Consider the following neural network:

\dot{x}(t)=Ax(t)+W(t)\theta (x(t))+V(t)\theta (x(t-\tau ))+Gd(t),

(1)

where x(t)={[{x}_{1}(t)\cdots {x}_{n}(t)]}^{T}\in {R}^{n} is the state vector, d(t)={[{d}_{1}(t)\cdots {d}_{k}(t)]}^{T}\in {R}^{k} is the disturbance vector, \tau >0 is the time-delay, A\in {R}^{n\times n} is the self-feedback matrix, W(t)\in {R}^{n\times p}, V(t)\in {R}^{n\times p} are the weight matrices, \theta (x)={[{\theta}_{1}(x),\dots ,{\theta}_{p}(x)]}^{T}:{R}^{n}\to {R}^{p} is the nonlinear vector field, and G\in {R}^{n\times k} is a known constant matrix. The element functions {\theta}_{i}(x) (i=1,\dots ,p) are usually selected as sigmoid functions.

In this paper, given a prescribed level of disturbance attenuation \gamma >0, we find a new P2PEDLL such that the neural network (1) with d(t)=0 is exponentially stable and

\underset{t\ge 0}{sup}\{exp(\kappa t){x}^{T}(t)x(t)\}<{\gamma}^{2}\underset{t\ge 0}{sup}\{exp(\kappa t){d}^{T}(t)d(t)\}

(2)

under zero-initial conditions for all nonzero d(t)\in {L}_{\mathrm{\infty}}[0,\mathrm{\infty}), where *κ* is a positive constant.

A new peak-to-peak exponential direct learning law is given in the following theorem.

--

Exercise instructions:
[1] Decide whether each statement agrees with the neural network passage: (a) the time-delay is a positive quantity; (b) G is an unknown matrix; (c) the element functions are usually selected as linear functions. Answer yes or no for each and quote the words of the passage that decide it.
[2] Proceed with the neural network passage, starting right after its final sentence.

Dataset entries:
--

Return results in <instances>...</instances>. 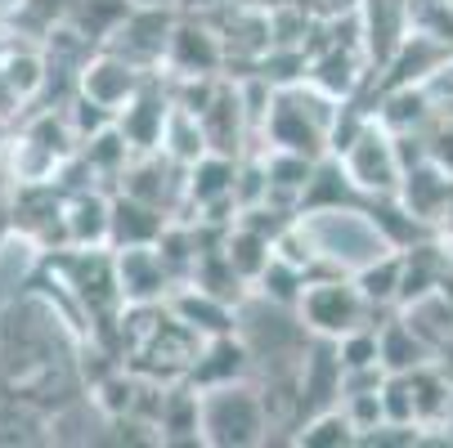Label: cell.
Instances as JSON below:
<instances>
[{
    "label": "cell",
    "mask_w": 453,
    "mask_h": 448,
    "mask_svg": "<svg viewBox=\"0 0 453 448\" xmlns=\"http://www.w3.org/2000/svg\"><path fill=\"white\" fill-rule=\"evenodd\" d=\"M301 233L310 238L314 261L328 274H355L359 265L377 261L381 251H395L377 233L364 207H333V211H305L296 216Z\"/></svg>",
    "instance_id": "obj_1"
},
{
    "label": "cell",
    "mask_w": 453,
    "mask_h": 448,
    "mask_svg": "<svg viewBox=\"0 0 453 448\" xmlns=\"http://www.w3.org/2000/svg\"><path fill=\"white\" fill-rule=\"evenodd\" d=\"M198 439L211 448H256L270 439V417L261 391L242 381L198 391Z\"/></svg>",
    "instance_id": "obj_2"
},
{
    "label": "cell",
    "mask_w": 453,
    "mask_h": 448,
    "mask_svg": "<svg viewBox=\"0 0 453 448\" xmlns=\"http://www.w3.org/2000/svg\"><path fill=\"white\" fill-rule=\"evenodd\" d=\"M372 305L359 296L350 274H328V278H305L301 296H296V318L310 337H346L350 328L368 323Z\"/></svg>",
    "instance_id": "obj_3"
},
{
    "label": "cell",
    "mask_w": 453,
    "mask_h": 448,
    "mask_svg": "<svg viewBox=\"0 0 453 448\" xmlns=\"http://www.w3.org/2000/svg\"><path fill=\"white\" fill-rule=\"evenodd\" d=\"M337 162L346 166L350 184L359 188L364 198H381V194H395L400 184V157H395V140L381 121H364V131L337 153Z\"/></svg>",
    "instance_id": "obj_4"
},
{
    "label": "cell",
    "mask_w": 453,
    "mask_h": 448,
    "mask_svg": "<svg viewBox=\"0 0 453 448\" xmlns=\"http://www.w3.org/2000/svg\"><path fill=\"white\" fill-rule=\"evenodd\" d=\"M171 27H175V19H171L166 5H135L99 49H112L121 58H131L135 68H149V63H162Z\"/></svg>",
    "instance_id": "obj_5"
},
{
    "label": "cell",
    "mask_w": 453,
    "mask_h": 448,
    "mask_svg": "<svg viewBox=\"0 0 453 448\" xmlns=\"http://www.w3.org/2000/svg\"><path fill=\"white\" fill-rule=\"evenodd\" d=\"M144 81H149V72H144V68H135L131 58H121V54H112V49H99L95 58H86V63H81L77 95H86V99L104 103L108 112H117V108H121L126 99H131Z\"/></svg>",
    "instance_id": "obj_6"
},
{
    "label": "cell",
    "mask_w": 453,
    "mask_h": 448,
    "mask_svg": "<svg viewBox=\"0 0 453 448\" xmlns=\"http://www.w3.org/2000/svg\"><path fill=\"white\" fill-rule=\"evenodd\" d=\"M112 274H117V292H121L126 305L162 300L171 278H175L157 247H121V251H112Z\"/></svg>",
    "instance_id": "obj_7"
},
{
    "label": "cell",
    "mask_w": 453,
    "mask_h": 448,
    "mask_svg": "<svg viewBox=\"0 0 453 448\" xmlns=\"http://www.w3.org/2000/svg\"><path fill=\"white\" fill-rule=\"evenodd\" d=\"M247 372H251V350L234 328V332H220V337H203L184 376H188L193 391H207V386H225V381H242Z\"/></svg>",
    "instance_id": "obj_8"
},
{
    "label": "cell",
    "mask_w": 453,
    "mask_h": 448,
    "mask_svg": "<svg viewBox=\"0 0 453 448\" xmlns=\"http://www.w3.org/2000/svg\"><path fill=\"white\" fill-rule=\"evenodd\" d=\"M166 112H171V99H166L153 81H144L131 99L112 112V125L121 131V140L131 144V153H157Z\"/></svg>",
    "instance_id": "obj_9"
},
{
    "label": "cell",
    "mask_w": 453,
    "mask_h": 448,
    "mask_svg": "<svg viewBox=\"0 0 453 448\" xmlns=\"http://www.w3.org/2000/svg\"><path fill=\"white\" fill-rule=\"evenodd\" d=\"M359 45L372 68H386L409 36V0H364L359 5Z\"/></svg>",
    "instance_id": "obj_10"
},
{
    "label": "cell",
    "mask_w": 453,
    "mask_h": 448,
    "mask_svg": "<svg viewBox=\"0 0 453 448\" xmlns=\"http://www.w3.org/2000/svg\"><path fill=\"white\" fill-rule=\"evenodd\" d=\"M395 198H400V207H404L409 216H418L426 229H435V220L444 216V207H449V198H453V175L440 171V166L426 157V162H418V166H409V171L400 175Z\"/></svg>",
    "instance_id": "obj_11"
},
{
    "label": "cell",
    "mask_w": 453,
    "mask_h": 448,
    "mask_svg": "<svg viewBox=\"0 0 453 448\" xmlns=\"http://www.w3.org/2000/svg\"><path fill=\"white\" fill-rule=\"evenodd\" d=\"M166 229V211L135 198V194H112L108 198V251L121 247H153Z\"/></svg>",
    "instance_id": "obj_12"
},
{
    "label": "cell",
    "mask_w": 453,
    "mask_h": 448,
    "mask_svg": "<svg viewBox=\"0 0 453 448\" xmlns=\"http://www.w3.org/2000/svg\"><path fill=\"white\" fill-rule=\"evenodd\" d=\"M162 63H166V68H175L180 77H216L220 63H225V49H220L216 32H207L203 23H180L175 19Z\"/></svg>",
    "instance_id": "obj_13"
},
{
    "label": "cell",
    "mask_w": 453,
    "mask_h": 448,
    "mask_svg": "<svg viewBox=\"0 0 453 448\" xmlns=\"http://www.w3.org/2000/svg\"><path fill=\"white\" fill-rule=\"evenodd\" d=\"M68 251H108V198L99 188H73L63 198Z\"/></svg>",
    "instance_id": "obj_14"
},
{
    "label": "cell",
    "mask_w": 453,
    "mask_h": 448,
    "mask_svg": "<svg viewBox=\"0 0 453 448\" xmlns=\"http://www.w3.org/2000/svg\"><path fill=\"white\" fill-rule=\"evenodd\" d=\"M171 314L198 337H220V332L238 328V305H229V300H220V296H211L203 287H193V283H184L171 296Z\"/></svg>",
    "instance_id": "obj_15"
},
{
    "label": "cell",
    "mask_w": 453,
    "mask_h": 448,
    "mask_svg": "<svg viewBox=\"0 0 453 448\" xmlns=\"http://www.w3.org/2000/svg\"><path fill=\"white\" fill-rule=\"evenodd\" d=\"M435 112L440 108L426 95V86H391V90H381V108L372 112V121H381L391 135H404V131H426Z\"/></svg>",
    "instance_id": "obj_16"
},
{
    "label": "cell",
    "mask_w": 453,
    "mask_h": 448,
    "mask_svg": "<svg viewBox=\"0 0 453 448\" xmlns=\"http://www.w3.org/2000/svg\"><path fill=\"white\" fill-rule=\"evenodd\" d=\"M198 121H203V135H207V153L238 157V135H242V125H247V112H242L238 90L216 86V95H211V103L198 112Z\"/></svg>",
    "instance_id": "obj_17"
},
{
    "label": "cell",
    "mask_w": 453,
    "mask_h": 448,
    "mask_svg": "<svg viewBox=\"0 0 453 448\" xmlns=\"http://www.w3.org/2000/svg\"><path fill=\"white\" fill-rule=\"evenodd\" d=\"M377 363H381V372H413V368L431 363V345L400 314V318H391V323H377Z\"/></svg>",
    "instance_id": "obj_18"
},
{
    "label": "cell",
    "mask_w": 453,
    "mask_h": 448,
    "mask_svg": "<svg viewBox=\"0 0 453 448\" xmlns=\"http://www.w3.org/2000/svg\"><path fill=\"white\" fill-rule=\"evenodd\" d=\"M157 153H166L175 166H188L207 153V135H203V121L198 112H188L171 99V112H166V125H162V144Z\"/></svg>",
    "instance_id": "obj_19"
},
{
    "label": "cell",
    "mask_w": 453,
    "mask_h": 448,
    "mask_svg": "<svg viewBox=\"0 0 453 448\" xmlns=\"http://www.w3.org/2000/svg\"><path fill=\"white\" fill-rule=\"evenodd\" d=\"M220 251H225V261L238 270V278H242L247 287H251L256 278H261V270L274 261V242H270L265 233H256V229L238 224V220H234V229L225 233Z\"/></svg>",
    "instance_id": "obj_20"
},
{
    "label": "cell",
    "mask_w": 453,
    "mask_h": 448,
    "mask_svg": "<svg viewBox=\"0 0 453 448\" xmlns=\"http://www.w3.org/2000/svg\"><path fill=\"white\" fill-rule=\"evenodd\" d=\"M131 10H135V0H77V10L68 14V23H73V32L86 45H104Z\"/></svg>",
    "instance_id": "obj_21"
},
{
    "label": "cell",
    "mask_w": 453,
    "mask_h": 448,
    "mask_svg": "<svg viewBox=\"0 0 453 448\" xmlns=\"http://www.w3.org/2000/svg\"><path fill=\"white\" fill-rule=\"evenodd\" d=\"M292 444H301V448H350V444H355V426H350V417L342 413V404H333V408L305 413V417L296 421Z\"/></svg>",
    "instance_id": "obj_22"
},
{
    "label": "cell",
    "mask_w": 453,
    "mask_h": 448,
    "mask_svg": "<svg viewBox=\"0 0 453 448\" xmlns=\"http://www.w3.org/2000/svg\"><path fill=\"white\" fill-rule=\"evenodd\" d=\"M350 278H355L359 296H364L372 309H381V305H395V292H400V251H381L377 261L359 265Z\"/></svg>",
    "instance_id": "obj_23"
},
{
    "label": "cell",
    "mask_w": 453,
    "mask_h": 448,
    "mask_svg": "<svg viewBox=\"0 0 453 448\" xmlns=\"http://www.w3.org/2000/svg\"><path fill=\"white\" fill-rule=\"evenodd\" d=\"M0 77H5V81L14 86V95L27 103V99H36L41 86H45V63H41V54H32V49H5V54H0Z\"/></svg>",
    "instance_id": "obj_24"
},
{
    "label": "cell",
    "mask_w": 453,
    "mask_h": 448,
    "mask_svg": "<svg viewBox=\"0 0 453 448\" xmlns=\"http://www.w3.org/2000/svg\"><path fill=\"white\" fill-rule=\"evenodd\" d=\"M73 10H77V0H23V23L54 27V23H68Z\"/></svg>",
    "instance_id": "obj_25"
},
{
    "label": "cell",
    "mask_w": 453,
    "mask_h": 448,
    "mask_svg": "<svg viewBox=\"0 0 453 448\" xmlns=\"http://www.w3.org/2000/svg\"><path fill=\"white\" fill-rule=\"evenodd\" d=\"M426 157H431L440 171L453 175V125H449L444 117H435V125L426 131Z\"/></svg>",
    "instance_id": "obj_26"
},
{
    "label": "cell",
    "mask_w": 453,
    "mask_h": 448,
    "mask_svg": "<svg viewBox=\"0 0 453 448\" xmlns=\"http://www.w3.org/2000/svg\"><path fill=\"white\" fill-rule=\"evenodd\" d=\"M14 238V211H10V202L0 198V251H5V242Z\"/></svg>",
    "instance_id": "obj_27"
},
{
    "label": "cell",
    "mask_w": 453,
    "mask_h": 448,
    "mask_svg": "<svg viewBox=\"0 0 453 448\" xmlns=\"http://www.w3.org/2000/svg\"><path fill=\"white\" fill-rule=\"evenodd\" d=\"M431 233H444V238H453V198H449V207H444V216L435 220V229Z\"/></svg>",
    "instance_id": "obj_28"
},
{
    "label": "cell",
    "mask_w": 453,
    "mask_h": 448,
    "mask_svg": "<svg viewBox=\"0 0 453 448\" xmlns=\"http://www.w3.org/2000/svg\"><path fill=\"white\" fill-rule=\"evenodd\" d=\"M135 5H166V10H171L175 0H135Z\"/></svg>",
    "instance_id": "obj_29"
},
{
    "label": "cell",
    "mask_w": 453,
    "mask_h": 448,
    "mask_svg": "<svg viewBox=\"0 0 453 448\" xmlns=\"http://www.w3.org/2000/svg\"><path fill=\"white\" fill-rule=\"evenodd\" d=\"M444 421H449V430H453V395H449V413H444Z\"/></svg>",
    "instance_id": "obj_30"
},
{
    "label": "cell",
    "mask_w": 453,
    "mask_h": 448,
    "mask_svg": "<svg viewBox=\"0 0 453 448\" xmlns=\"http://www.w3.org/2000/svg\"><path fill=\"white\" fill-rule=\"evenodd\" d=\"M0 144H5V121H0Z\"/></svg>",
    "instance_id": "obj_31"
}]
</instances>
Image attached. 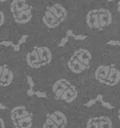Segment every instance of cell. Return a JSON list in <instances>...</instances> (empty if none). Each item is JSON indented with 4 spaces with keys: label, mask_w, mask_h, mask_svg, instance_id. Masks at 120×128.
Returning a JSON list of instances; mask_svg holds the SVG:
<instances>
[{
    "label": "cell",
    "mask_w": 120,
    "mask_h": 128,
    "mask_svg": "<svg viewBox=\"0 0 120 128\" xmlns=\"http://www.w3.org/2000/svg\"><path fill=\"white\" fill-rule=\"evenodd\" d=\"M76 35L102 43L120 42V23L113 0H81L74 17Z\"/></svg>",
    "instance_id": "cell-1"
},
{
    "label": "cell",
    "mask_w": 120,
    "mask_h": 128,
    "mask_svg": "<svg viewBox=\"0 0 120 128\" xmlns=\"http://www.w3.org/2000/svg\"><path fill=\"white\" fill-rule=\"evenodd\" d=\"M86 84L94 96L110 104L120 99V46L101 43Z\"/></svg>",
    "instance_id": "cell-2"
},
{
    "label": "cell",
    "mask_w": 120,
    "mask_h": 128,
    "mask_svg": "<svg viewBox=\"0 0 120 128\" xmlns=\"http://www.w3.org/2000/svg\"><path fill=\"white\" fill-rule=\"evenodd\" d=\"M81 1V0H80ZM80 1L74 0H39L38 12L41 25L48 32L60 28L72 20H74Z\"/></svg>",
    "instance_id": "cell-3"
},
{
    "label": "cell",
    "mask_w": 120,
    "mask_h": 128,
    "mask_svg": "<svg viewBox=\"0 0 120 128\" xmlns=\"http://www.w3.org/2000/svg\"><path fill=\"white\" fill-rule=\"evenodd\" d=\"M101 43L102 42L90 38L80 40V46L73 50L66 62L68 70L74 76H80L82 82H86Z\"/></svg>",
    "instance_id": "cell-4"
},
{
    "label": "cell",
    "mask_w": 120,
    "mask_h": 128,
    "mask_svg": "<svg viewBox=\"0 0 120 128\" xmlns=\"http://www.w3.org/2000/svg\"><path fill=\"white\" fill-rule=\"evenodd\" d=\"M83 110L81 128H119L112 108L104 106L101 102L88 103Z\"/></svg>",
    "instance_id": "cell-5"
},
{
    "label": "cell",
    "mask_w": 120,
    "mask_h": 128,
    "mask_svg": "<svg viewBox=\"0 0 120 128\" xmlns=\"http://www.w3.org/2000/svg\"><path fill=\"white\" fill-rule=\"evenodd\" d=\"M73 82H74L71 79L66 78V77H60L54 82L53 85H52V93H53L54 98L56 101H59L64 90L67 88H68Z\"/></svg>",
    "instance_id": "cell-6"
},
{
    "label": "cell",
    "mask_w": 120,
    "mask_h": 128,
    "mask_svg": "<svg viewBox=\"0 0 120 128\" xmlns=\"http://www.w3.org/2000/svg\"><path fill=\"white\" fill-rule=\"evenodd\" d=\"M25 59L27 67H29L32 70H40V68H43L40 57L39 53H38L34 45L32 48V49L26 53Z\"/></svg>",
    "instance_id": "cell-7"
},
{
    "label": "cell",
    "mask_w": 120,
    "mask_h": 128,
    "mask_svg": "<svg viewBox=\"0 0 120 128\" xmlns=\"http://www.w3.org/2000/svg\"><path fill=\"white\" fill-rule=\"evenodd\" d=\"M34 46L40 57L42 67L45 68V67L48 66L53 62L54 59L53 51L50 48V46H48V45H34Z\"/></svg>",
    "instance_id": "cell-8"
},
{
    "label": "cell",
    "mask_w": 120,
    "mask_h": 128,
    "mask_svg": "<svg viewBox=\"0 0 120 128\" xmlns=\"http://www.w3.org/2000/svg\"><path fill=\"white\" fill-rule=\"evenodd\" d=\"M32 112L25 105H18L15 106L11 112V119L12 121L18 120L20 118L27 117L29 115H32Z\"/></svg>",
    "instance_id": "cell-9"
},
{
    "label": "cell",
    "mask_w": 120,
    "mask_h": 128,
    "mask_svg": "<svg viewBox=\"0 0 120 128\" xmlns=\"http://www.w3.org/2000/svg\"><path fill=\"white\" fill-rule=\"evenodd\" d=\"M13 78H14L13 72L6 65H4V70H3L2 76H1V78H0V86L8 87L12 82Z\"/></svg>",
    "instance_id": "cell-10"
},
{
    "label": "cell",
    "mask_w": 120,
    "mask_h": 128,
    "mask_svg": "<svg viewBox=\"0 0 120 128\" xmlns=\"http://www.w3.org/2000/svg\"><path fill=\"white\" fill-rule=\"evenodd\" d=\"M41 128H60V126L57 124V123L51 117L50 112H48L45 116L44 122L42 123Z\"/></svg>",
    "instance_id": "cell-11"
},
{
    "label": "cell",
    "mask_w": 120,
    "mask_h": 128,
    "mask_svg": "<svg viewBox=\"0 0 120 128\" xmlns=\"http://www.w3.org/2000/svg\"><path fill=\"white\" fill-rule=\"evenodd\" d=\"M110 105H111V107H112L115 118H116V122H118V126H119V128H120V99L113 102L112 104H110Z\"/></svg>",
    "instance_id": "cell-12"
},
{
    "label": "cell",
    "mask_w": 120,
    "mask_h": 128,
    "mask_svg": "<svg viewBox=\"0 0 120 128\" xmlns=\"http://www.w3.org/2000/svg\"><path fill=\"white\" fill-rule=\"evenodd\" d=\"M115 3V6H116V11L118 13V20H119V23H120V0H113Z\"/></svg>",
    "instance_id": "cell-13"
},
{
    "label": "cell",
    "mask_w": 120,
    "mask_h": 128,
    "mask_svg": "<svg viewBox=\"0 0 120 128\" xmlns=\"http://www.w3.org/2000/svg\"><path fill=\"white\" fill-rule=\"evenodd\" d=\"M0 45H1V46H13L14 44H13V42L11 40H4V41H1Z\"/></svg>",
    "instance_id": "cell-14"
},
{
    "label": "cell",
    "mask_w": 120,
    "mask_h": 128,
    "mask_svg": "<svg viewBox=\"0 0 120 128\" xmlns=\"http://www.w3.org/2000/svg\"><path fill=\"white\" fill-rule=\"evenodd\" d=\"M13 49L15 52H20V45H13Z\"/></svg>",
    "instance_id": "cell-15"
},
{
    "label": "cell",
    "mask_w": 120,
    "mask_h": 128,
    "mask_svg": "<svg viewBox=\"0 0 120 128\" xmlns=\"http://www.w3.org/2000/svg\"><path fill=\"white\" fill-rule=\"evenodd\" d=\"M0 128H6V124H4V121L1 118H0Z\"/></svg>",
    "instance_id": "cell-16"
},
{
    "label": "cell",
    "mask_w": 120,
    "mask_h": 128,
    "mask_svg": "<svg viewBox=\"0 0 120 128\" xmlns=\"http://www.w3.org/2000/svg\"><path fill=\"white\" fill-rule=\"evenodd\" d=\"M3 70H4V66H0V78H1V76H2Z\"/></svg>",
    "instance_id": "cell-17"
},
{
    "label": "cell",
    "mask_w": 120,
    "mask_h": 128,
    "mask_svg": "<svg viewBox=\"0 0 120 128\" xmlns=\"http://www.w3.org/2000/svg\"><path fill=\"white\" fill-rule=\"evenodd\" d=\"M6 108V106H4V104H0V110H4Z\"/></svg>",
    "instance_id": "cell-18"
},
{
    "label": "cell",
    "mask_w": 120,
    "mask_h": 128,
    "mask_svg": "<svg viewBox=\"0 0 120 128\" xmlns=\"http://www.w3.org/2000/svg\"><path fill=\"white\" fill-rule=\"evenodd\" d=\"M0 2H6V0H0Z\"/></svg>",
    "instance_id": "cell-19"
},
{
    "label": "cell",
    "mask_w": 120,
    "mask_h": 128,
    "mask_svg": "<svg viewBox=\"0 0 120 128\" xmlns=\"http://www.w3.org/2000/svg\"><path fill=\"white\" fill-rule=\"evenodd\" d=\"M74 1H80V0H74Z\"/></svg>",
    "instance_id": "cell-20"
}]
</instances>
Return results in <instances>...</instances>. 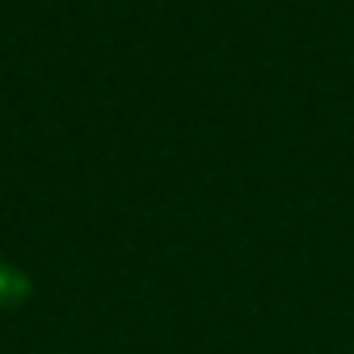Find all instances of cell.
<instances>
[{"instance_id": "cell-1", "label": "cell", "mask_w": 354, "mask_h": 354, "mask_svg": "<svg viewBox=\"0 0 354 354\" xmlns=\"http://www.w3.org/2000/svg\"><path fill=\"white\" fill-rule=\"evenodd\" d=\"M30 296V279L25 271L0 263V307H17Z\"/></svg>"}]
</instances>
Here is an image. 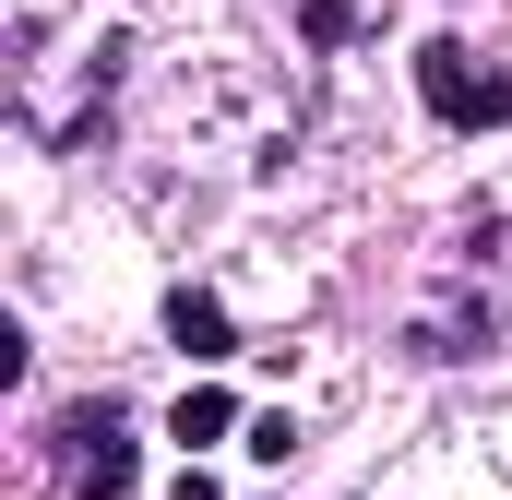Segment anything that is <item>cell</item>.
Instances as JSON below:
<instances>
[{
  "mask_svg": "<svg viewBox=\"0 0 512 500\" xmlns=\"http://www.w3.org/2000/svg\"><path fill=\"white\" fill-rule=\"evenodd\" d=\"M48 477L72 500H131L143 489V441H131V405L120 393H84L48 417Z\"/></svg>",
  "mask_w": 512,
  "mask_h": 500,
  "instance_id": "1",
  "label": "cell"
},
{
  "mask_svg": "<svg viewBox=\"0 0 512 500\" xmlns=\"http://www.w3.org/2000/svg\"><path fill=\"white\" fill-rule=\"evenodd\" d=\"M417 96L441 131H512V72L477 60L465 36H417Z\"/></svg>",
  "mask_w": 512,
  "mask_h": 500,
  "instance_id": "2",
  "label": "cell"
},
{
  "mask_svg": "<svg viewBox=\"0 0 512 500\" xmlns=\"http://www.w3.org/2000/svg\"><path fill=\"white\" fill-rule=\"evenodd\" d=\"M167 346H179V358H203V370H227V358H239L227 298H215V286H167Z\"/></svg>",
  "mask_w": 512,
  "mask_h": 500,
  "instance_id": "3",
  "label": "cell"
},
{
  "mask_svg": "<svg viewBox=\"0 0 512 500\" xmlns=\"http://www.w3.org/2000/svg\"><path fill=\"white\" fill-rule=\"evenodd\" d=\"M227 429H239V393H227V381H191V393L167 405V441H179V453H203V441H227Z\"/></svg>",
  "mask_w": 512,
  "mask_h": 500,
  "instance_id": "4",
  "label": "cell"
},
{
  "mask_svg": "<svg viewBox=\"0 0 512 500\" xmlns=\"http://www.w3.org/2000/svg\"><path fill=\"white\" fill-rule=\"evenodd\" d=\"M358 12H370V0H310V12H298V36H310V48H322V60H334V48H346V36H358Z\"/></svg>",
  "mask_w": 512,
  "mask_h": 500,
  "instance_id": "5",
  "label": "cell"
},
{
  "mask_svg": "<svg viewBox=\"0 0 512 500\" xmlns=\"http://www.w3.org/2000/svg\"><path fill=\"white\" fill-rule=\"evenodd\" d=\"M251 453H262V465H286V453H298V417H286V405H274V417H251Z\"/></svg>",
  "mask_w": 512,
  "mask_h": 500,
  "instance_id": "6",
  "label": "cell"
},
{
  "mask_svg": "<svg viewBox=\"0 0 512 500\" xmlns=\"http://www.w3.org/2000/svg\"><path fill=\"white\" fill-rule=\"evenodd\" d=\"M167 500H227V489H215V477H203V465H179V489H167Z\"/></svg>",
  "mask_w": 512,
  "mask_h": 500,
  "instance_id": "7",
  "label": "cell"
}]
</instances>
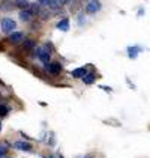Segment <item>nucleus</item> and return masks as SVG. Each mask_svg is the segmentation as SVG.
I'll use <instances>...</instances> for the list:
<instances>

--

The results:
[1]
(a) Yes: "\tau >0 is the time-delay"
(b) No: "G\in {R}^{n\times k} is a known constant matrix"
(c) No: "The element functions {\theta}_{i}(x) (i=1,\dots ,p) are usually selected as sigmoid functions"

[2]
**Theorem 1** *Let* *κ* *be a given positive constant*. *For a given level* \gamma >0, *assume that there exist matrices* P={P}^{T}>0, *Y* *and positive scalars* *λ*, *μ* *such that*

\left[\begin{array}{cc}{(PA+Y)}^{T}+PA+Y+(\kappa +\lambda )P& PG\\ {G}^{T}P& -\mu I\end{array}\right]<0,

(3)

\left[\begin{array}{ccc}\lambda P& 0& I\\ 0& (\gamma -\mu )I& 0\\ I& 0& \gamma I\end{array}\right]>0.

(4)

*If the weight matrices*
W(t)
*and*
V(t)
*are updated as*

W(t)=\{\begin{array}{cc}\frac{{P}^{-1}Yx(t)}{{\parallel \theta (x(t))\parallel}^{2}+{\parallel \theta (x(t-\tau ))\parallel}^{2}}{\theta}^{T}(x(t)),\hfill & {\parallel \theta (x(t))\parallel}^{2}+{\parallel \theta (x(t-\tau ))\parallel}^{2}\ne 0,\hfill \\ 0,\hfill & {\parallel \theta (x(t))\parallel}^{2}+{\parallel \theta (x(t-\tau ))\parallel}^{2}=0,\hfill \end{array}

(5)

V(t)=\{\begin{array}{cc}\frac{{P}^{-1}Yx(t)}{{\parallel \theta (x(t))\parallel}^{2}+{\parallel \theta (x(t-\tau ))\parallel}^{2}}{\theta}^{T}(x(t-\tau )),\hfill & {\parallel \theta (x(t))\parallel}^{2}+{\parallel \theta (x(t-\tau ))\parallel}^{2}\ne 0,\hfill \\ 0,\hfill & {\parallel \theta (x(t))\parallel}^{2}+{\parallel \theta (x(t-\tau ))\parallel}^{2}=0,\hfill \end{array}

(6)

*then the neural network* (1) *is exponentially stable with a guaranteed exponential peak*-*to*-*peak norm bound* *γ*.

*Proof* The neural network (1) can be represented by

\dot{x}(t)=Ax(t)+\left[\begin{array}{cc}W(t)& V(t)\end{array}\right]\left[\begin{array}{c}\theta (x(t))\\ \theta (x(t-\tau ))\end{array}\right]+Gd(t).

(7)

Let

Kx(t)=\left[\begin{array}{cc}W(t)& V(t)\end{array}\right]\left[\begin{array}{c}\theta (x(t))\\ \theta (x(t-\tau ))\end{array}\right],

(8)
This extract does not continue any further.